文德嗣選擇打火機、味精和圓珠筆作為自己的重點項目,並不單單是為了撈錢。他還有更深層的考慮。
味精這東西最早出現是在1866年,德國的里坦森用硫酸分解小麥中的麵筋,最先分離出穀氨酸。不過當時並沒有引起主意,直到1908年,才由日本人開始了工業生產。
不過現在肯定沒有日本人什麼事了,而且文德嗣用來申請專利的東西,還是原時空裡1956年日本人發明的發酵法工藝。這種工藝可比海帶提取法先進多了,根本用不著海帶,也不像水解法要使用大量的麵粉。它的原料可以用甘蔗製糖後的糖蜜殘液,內江可是甜城呢,這裡的蔗糖作坊多達3000多家,原料來源根本不是問題。
雖然在當地人看來,糖蜜殘液這種東西根本沒用,但在文德嗣看來,如果只是用來製造味精,利用率都還太低了。他還要先用來釀造朗姆酒,或者用來製取酒精、酵母、甘油、丙-酮、丁-醇、檸檬酸、賴氨酸等等。之後才提取味精,之後的廢液也不能直接丟,還可以投入酵母,用來製取單細胞蛋白,作為飼料。最後剩下的濾泥可提取蔗蠟、甾-醇。這樣一來,原料利用極高,一點兒都不浪費,還非常環保。
這是文德嗣計劃中的,因地制宜的集約化蔗糖工業中的一環。
儘管內江的糖業非常發達,但是原料利用率真心不行,像甘蔗的葉片、榨糖之後的蔗渣,基本上都是用來作為燃料燒掉了,還有一些則是搗碎了丟地里當肥料,這真是太浪費了。
製糖後的蔗渣是很好的造紙原料,還可以作為纖維板、人造棉、尼龍絲、糠醛等的原料,以及香菇、木耳的培養基等,蔗梢、蔗葉、蔗皮都可用於造紙或作飼料。加工後的副產品均可作肥料。
對於文德嗣來說,這個集約化蔗糖工業所帶來的,不僅僅是資金,更重要的是它可以作為化學工業的培養基地,為以後的化工行業培養合格的技術人員和工人。還有一點,就是這些糖業的附屬工廠,只需稍稍改動一下工藝,就可以用來生產火藥、炸藥,甚至毒氣什麼的。
文德嗣在「甜城」內江辦廠的理由,明面上就是深化發展當地的製糖業,至於「深化」到什麼程度,那就是另一回事了。
而圓珠筆和打火機就重要了。
因為製造圓珠筆和打火機的核心工具——用來車制筆頭和打火輪的精密切割工具機,製造機殼的精密衝壓工具機,製造打火石的特種合金冶煉設備,很容易就可以轉用到軍工生產上,而現在的清廷官員是看不出這中間的問題的。目前暫且先生產圓珠筆和打火機,並儘可能擴產,甚至為此引入冶金、金屬研究相關工藝的研究與生產設備都是很正常的。

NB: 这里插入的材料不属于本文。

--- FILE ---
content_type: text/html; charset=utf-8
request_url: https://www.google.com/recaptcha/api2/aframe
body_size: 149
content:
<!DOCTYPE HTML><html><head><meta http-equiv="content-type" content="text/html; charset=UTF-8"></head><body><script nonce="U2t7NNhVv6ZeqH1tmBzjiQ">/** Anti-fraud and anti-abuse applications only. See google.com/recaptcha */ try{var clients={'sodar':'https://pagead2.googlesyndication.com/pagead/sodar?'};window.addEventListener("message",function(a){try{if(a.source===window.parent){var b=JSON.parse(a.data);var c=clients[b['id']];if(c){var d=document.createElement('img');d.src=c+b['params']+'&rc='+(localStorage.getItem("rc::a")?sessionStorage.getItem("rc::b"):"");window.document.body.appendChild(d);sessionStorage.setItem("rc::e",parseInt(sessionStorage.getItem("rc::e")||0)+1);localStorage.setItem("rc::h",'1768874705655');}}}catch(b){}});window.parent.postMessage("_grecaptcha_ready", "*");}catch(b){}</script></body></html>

為了筆珠耐磨抗腐蝕,甚至可能還需要鍍鉻,因此進口鉻與引入鍍鉻工藝也就是很自然的事了。至於「只是在紙這麼軟的東西上寫字,為何還需要鍍鉻來抗磨損?」這種問題,「俺大清」政府官員的智商還沒進化到能夠了解並提出質疑來的程度。
(ps:讚美山雞桑,圓珠筆萬歲!o(n_n)o~)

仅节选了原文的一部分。